■ BRIEF ■
Every line with "measured" in it should be copied from the data.
Top of MATERIAL SHOWN
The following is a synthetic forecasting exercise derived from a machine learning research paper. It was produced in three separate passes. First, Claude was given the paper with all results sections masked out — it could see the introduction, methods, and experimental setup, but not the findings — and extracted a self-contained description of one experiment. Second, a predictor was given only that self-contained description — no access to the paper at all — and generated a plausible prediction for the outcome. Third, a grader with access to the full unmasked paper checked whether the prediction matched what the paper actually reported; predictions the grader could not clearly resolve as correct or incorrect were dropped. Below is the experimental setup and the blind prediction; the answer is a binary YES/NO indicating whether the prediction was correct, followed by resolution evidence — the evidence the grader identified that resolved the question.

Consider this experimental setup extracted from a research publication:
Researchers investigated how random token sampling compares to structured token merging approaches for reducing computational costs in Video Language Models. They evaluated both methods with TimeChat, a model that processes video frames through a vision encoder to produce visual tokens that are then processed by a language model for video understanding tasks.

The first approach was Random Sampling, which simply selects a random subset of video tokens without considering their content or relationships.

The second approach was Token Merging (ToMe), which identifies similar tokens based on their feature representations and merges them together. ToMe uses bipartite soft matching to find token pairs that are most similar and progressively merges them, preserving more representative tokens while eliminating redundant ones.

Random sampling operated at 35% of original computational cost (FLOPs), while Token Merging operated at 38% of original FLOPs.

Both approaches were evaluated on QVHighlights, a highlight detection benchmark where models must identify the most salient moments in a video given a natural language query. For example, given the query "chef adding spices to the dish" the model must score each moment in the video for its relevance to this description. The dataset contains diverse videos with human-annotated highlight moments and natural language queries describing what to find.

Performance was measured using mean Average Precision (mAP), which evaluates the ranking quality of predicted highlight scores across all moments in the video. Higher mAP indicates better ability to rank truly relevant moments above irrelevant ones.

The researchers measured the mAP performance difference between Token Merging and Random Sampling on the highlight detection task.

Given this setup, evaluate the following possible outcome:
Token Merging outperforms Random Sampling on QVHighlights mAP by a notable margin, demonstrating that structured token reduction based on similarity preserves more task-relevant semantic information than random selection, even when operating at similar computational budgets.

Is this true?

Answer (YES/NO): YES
Bottom of MATERIAL SHOWN
■ WRITTEN ANSWER ■
Performance was measured using mean Average Precision (mAP), which evaluates the ranking quality of predicted highlight scores across all moments in the video. Higher mAP indicates better ability to rank truly relevant moments above irrelevant ones.
The researchers measured the mAP performance difference between Token Merging and Random Sampling on the highlight detection task.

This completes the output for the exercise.